▸ **WHAT YOU SHOULD DO**
Write out the records below once more, exactly as they stand.

▸ **DATA SHOWN**
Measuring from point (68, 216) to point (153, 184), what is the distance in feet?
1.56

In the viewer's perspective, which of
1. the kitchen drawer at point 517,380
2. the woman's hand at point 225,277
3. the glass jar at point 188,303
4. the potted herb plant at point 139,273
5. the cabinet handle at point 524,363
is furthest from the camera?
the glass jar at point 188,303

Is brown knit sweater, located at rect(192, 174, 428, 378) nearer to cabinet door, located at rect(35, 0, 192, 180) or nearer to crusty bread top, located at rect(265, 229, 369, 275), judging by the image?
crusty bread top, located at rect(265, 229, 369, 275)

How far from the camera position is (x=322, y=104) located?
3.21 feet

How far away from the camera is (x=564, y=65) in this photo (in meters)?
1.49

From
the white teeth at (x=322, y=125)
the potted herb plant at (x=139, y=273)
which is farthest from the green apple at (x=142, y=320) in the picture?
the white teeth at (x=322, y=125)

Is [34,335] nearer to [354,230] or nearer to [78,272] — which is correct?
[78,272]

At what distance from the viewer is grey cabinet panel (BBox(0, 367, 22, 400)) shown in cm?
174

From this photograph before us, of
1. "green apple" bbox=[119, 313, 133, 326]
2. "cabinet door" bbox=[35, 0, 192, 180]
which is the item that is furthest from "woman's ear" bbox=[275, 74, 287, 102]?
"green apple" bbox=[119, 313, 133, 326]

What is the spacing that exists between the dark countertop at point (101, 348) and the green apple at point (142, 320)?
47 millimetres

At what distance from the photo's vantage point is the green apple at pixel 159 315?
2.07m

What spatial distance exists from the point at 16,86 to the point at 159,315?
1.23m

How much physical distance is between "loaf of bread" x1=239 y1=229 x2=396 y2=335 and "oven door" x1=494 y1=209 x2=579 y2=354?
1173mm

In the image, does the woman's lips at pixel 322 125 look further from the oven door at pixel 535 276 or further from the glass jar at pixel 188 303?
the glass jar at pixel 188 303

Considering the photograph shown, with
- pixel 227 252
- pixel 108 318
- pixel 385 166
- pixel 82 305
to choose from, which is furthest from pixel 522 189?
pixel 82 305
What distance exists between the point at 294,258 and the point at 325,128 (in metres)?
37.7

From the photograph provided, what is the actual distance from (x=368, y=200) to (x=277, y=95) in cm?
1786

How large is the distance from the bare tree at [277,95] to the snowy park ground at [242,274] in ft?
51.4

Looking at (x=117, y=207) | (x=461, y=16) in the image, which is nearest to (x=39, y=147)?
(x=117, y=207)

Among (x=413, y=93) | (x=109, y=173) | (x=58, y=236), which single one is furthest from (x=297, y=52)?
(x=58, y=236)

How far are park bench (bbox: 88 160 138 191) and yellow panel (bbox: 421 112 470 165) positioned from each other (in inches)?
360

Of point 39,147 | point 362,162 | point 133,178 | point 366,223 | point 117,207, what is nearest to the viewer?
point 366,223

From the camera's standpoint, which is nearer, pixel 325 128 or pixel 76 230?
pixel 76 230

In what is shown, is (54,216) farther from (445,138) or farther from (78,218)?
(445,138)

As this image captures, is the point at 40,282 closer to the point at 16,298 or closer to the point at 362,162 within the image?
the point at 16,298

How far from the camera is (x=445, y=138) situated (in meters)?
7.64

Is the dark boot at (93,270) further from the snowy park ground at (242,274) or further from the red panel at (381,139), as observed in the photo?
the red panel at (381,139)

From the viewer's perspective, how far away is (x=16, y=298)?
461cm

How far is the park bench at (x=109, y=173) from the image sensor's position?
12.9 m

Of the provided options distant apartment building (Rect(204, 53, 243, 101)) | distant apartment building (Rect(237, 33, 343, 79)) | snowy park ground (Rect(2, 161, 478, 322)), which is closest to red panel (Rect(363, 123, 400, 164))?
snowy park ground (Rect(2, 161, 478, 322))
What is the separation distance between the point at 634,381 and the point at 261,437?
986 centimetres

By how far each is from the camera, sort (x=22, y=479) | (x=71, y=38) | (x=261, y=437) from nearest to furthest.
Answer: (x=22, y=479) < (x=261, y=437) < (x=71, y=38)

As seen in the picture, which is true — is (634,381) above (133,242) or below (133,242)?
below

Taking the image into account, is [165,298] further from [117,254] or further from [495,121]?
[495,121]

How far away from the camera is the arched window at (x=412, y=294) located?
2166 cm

▸ **REPLY TO THE EXERCISE**
Measuring from point (68, 216) to point (153, 184), what is the distance in feet?
1.56

In the viewer's perspective, which of
1. the kitchen drawer at point 517,380
2. the woman's hand at point 225,277
3. the glass jar at point 188,303
4. the potted herb plant at point 139,273
5. the cabinet handle at point 524,363
is furthest from the camera?
the glass jar at point 188,303

Is brown knit sweater, located at rect(192, 174, 428, 378) nearer to cabinet door, located at rect(35, 0, 192, 180) or nearer to crusty bread top, located at rect(265, 229, 369, 275), judging by the image?
crusty bread top, located at rect(265, 229, 369, 275)

How far from the camera position is (x=322, y=104) located?
3.21 feet

How far away from the camera is (x=564, y=65) in this photo (in meters)?
1.49

From
the white teeth at (x=322, y=125)
the potted herb plant at (x=139, y=273)
which is farthest from the green apple at (x=142, y=320) in the picture?
the white teeth at (x=322, y=125)

Is [34,335] nearer to [354,230] or nearer to [78,272] — which is correct?
[78,272]

At what distance from the viewer is grey cabinet panel (BBox(0, 367, 22, 400)) shown in cm?
174

From this photograph before us, of
1. "green apple" bbox=[119, 313, 133, 326]
2. "cabinet door" bbox=[35, 0, 192, 180]
which is the item that is furthest from "woman's ear" bbox=[275, 74, 287, 102]?
"green apple" bbox=[119, 313, 133, 326]

What is the spacing that exists between the dark countertop at point (101, 348) and the green apple at point (142, 320)?
47 millimetres

At what distance from the photo's vantage point is the green apple at pixel 159 315?
2.07m

What spatial distance exists from the point at 16,86 to the point at 159,315?
1.23m

How much physical distance is between "loaf of bread" x1=239 y1=229 x2=396 y2=335 and "oven door" x1=494 y1=209 x2=579 y2=354?
1173mm

In the image, does the woman's lips at pixel 322 125 look further from the oven door at pixel 535 276 or further from the glass jar at pixel 188 303?
the glass jar at pixel 188 303

Considering the photograph shown, with
- pixel 227 252
- pixel 108 318
- pixel 385 166
- pixel 82 305
to choose from, which is furthest from pixel 522 189?
pixel 82 305
What distance exists between the point at 294,258 and the point at 325,128 (in metres)?
37.7

From the photograph provided, what is the actual distance from (x=368, y=200) to (x=277, y=95) in cm?
1786

How large is the distance from the bare tree at [277,95] to the snowy park ground at [242,274] in ft?
51.4

Looking at (x=117, y=207) | (x=461, y=16) in the image, which is nearest to (x=39, y=147)?
(x=117, y=207)

Among (x=413, y=93) | (x=109, y=173) | (x=58, y=236), which single one is furthest from (x=297, y=52)?
(x=58, y=236)

How far are park bench (bbox: 88 160 138 191) and yellow panel (bbox: 421 112 470 165) positioned from each other (in inches)?
360

Of point 39,147 | point 362,162 | point 133,178 | point 366,223 | point 117,207, what is nearest to the viewer?
point 366,223

From the camera's standpoint, which is nearer, pixel 325 128 or pixel 76 230?
pixel 76 230

In what is shown, is (54,216) farther from (445,138) or farther from (78,218)?
(445,138)

As this image captures, is the point at 40,282 closer to the point at 16,298 or closer to the point at 362,162 within the image?
the point at 16,298

How far from the camera is (x=445, y=138) situated (in meters)?
7.64

Is the dark boot at (93,270) further from the snowy park ground at (242,274) or further from the red panel at (381,139), as observed in the photo?
the red panel at (381,139)

From the viewer's perspective, how far away is (x=16, y=298)?
461cm

How far is the park bench at (x=109, y=173) from the image sensor's position?
12.9 m

Of the provided options distant apartment building (Rect(204, 53, 243, 101)) | distant apartment building (Rect(237, 33, 343, 79)) | snowy park ground (Rect(2, 161, 478, 322)), which is closest to red panel (Rect(363, 123, 400, 164))?
snowy park ground (Rect(2, 161, 478, 322))
What is the separation distance between the point at 634,381 and the point at 261,437?
986 centimetres

By how far each is from the camera, sort (x=22, y=479) | (x=71, y=38) | (x=261, y=437) from nearest to furthest.
Answer: (x=22, y=479) < (x=261, y=437) < (x=71, y=38)

As seen in the picture, which is true — is (634,381) above (133,242) or below (133,242)?
below

Taking the image into account, is [165,298] further from [117,254] or further from [495,121]?
[495,121]

How far away from the camera is the arched window at (x=412, y=294) located?
2166 cm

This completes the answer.